Although I am fairly used to SQL, I am new to Couchbase (and NoSql in general), so please be kind.

I would like to understand how to model storing billions of chat messages originating from a typical IM app in Couchbase. I have modeled it in my SQL database as a table with appropriate columns for MessageId, Sender, Receiver, Message content and a couple of delivery status and acknowledgement fields. The typical use case for me is rapid inserts of new messages, and updates mostly updating the delivery and acknowledgement fields of recent messages as they are delivered to clients. Once a message is delivered to and acknowledged by a client, its rarely (if ever) read back from the database again.

What would be the correct way to model this in Couchbase? Assume 10000 new messages/sec inserts and 40000 updates on these 10000 messages/sec. Assume, one to one chat as the primary use case, although each person would have many buddies - pretty much like Whatsapp

Thanks, appreciate all feedback.


I am new to this but what I would think would work best is perhaps is to have a document for each chat, so that the users that are in the chat can load up that document because they are in the chat only requiring one document for each chat. (You would need to program it so that depending on the user it will pull out the appropriate message when it comes to WhatsApp, e.g. showing your messages on the left)

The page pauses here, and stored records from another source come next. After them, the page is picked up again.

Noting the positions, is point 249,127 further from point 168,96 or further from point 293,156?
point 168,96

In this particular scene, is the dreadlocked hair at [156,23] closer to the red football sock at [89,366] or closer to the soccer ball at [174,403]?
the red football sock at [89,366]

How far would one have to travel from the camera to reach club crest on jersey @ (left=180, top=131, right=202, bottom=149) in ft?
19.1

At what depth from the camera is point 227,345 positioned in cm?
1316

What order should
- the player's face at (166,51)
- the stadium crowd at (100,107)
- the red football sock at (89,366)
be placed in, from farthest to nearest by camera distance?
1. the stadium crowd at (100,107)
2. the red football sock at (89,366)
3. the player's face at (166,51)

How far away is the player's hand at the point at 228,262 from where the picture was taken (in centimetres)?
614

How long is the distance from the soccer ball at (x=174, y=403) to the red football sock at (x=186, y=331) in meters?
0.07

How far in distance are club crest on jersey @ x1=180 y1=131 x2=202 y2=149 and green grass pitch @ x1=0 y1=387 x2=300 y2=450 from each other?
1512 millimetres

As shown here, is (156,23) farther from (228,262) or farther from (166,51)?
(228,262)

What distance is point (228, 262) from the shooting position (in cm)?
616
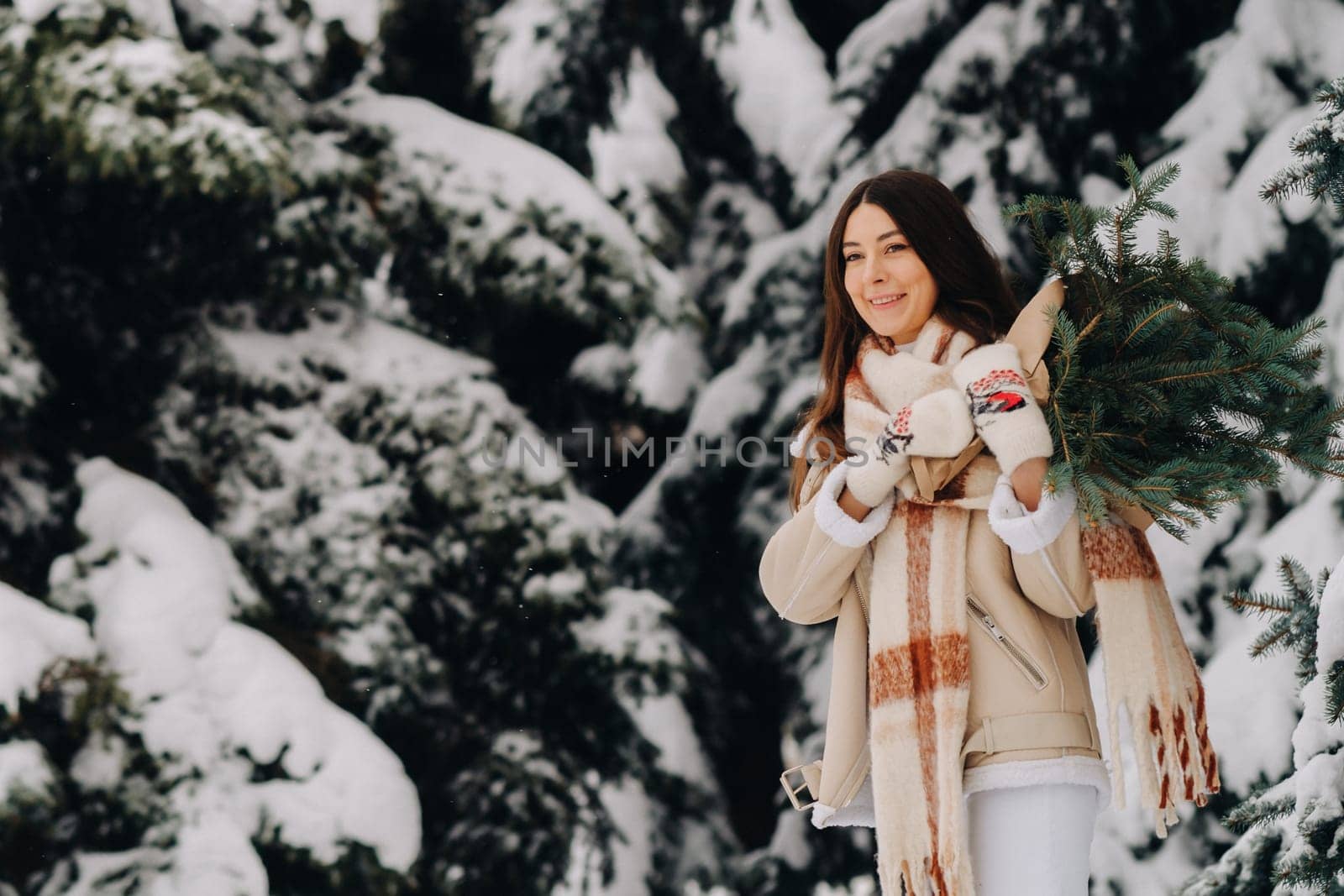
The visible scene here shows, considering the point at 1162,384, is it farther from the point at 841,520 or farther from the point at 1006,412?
the point at 841,520

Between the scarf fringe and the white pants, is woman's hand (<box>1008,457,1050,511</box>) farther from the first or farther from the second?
the white pants

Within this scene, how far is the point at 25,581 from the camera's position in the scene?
4707mm

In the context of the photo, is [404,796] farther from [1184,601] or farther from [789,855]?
[1184,601]

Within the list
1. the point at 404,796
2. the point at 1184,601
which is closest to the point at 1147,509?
the point at 1184,601

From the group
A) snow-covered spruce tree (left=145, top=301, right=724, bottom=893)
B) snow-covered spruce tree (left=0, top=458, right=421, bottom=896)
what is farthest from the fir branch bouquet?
snow-covered spruce tree (left=145, top=301, right=724, bottom=893)

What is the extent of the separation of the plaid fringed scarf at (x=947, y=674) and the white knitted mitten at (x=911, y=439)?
2.6 inches

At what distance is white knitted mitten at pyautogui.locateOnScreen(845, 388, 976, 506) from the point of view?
2.12 meters

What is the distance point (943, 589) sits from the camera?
2189 mm

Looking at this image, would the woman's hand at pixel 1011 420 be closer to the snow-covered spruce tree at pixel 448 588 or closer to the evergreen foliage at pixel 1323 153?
the evergreen foliage at pixel 1323 153

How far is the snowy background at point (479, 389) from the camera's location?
437 centimetres

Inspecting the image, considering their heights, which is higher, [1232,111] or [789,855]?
[1232,111]

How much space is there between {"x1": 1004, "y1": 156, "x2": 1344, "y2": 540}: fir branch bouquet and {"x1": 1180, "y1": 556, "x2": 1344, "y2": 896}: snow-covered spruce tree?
0.82 feet

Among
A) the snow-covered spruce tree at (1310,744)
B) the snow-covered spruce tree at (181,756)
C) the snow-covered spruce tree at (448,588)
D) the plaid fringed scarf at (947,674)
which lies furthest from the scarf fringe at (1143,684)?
the snow-covered spruce tree at (448,588)

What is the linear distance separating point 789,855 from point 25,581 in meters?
2.61
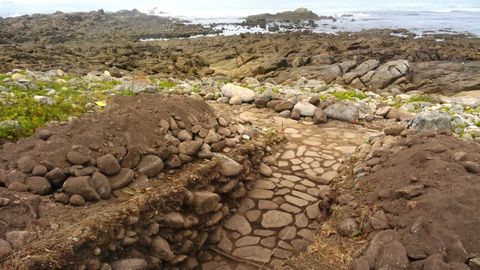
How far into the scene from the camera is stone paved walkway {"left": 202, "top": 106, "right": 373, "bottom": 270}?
14.9ft

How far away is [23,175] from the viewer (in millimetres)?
3895

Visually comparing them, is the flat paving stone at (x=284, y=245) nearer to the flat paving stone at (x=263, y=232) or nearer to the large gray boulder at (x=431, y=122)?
the flat paving stone at (x=263, y=232)

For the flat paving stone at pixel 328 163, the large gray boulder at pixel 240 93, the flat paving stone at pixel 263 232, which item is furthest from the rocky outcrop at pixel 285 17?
the flat paving stone at pixel 263 232

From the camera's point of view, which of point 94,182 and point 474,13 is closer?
point 94,182

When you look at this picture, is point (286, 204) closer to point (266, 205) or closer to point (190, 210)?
point (266, 205)

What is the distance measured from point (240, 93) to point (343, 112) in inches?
85.0

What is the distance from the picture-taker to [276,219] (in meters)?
5.00

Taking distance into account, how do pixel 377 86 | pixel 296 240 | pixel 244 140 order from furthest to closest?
pixel 377 86 < pixel 244 140 < pixel 296 240

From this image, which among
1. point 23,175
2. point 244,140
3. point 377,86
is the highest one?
point 23,175

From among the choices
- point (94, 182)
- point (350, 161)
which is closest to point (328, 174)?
point (350, 161)

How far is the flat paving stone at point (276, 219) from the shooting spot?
4914 millimetres

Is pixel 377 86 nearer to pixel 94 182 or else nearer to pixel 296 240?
pixel 296 240

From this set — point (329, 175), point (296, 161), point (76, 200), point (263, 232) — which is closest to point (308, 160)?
point (296, 161)

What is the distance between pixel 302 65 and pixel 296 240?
44.8 feet
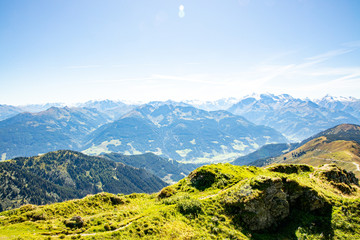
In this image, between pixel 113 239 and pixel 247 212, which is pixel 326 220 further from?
pixel 113 239

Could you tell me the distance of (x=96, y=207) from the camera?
3203 centimetres

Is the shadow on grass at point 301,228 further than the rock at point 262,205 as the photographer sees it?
No

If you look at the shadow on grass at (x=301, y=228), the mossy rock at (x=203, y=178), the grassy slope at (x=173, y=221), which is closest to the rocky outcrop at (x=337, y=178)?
the grassy slope at (x=173, y=221)

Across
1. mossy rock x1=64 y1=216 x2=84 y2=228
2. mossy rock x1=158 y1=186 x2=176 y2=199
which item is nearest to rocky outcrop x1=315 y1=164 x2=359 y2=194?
mossy rock x1=158 y1=186 x2=176 y2=199

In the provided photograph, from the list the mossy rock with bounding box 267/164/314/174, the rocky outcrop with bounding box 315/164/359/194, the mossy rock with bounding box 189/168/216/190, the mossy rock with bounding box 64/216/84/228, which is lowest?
the rocky outcrop with bounding box 315/164/359/194

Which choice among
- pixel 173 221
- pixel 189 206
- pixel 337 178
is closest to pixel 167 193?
pixel 189 206

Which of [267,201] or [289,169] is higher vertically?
Result: [267,201]

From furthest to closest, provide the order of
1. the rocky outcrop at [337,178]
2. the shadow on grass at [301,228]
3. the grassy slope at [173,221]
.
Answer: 1. the rocky outcrop at [337,178]
2. the shadow on grass at [301,228]
3. the grassy slope at [173,221]

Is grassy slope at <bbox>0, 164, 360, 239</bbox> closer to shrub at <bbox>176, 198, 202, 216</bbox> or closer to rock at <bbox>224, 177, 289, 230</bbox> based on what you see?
shrub at <bbox>176, 198, 202, 216</bbox>

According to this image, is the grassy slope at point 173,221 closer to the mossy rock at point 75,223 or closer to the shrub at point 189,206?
the shrub at point 189,206

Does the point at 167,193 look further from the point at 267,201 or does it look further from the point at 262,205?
the point at 267,201

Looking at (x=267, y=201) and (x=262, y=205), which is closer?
(x=262, y=205)

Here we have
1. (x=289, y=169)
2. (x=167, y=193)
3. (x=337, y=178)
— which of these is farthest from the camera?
(x=289, y=169)

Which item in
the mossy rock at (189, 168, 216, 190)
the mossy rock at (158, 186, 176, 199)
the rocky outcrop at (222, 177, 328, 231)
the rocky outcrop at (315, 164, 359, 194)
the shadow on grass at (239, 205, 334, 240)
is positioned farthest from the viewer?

You load up the document, keep updating it after sending a message and having set it up with a live query to see if the person has send a message.

There probably some flaws in my idea if you see any do point it out :stuck_out_tongue:

Hey, thanks for replying. I understand you are suggesting I keep a separate document representing “conversation” between 2 people - one document that holds all chat messages exchanged between 2 chat buddies.

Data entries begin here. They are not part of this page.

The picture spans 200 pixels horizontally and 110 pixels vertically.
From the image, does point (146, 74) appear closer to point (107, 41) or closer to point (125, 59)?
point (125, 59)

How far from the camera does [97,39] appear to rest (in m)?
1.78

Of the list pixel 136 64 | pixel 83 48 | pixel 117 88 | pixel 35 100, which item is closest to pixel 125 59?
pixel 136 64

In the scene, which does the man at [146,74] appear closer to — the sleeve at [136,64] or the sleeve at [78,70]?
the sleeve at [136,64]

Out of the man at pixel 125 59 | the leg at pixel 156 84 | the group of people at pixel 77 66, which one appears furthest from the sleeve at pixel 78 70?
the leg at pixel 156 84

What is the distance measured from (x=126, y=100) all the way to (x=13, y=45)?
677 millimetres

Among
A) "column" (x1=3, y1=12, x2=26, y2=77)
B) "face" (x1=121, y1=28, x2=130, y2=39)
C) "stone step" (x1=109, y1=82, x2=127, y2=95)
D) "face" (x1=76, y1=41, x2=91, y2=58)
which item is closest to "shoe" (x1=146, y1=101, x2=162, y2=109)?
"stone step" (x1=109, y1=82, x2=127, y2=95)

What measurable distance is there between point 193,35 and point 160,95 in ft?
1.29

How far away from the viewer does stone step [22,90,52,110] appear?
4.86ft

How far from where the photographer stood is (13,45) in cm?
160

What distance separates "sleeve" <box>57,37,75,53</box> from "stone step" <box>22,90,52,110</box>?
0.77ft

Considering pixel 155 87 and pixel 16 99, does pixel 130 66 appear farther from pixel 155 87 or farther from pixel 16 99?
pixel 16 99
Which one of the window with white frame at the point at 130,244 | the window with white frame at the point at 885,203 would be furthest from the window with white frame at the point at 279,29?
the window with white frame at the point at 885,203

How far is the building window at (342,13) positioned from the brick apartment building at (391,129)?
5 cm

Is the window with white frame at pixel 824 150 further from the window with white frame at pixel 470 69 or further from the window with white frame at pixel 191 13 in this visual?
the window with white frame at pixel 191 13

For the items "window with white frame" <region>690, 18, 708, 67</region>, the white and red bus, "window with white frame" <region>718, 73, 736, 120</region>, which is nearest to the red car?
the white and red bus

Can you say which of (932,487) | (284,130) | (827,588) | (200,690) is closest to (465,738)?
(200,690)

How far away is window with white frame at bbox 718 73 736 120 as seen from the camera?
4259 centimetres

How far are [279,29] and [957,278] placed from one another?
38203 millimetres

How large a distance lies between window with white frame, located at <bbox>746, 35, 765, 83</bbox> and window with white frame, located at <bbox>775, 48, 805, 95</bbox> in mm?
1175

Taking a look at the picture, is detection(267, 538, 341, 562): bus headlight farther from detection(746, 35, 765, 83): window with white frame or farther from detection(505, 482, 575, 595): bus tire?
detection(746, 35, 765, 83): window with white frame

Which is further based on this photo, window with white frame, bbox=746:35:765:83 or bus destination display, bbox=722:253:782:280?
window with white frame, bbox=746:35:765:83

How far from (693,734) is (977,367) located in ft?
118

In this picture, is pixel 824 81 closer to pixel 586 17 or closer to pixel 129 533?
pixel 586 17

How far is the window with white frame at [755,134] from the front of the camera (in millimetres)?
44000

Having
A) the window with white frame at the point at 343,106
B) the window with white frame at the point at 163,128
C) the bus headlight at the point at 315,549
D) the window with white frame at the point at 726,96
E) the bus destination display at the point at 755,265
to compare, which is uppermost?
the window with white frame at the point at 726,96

I have two follow up questions for this approach:

  1. I understand, it is not possible to partially update a document in Couchbase, so I would have to fetch an entire conversation, to update the status of a single field of a single message - seems like an awful waste of resources - Is there a way to simply insert a new message in a document without fetching the whole thing from the database or update a specific field using something analogous to an Update statement in a traditional SQL database?
  2. Also, it seems, Couchbase has a limit on the size of each document = 20M, its reasonable to hit this limit on a per conversation basis, how would I overcome this?

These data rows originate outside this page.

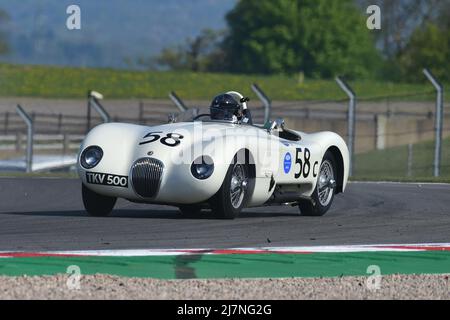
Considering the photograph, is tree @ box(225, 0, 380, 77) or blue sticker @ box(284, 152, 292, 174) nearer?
blue sticker @ box(284, 152, 292, 174)

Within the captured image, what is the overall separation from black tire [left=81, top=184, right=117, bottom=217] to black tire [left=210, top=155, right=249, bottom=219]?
43.8 inches

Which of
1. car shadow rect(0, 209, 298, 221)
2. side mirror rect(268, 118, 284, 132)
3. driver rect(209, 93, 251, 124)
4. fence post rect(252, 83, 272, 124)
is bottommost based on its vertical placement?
car shadow rect(0, 209, 298, 221)

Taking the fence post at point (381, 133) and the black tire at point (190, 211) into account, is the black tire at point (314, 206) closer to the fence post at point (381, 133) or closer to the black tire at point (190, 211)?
the black tire at point (190, 211)

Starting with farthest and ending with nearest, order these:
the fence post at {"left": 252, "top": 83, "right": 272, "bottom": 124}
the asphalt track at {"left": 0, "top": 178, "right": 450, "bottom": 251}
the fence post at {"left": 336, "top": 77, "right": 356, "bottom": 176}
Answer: the fence post at {"left": 252, "top": 83, "right": 272, "bottom": 124}, the fence post at {"left": 336, "top": 77, "right": 356, "bottom": 176}, the asphalt track at {"left": 0, "top": 178, "right": 450, "bottom": 251}

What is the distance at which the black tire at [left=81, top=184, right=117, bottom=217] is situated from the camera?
12641 millimetres

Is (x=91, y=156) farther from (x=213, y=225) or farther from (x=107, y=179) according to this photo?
(x=213, y=225)

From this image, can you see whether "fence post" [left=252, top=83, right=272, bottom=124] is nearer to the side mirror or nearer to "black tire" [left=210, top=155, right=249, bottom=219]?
the side mirror

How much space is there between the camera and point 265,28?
85.8 m

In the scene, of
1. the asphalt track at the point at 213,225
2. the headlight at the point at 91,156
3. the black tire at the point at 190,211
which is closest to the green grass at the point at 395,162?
the asphalt track at the point at 213,225

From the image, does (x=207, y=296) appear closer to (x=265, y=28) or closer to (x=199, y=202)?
(x=199, y=202)

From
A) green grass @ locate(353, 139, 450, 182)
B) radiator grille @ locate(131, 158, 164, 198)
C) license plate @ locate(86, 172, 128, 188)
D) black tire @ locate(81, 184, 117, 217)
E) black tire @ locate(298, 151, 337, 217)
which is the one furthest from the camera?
green grass @ locate(353, 139, 450, 182)

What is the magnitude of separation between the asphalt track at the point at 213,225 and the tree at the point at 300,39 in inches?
2684

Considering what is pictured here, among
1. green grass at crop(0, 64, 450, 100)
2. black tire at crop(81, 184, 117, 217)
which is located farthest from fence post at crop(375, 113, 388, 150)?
black tire at crop(81, 184, 117, 217)
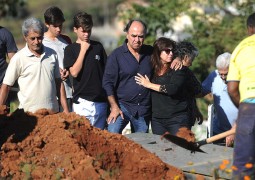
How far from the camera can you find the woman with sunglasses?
30.0 ft

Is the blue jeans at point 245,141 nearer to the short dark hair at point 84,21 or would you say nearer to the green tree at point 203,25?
the short dark hair at point 84,21

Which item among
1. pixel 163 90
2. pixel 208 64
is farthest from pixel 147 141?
pixel 208 64

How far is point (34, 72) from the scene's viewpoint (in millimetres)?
9000

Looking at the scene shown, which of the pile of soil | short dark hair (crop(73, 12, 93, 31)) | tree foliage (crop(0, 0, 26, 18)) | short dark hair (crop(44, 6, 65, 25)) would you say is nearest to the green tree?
tree foliage (crop(0, 0, 26, 18))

Having a target use case of billions of chats, consider the event sourcing pattern (the link provides a detailed overview of event sourcing). Though a chat system fits very nicely into the event sourcing pattern in general. The basic idea is each document in Couchbase would represent some event in the system. A new conversation started, a message sent, a message modified, a message deleted, a conversation deleted, a person joins a chat etc. The database is an event log that is reconstructed when viewed in the chat UI. periodically the business logic would generate snapshot events of a given segment of the events into a single document. This allows for read/re-assemble optimizations when looking at the entire history of events. Also this overcomes any document size limitations, since each event document would be relatively small. Since the database documents essentially double as an audit log you can perform audit operations on the same dataset, further optimizing and simplifying the system as a whole.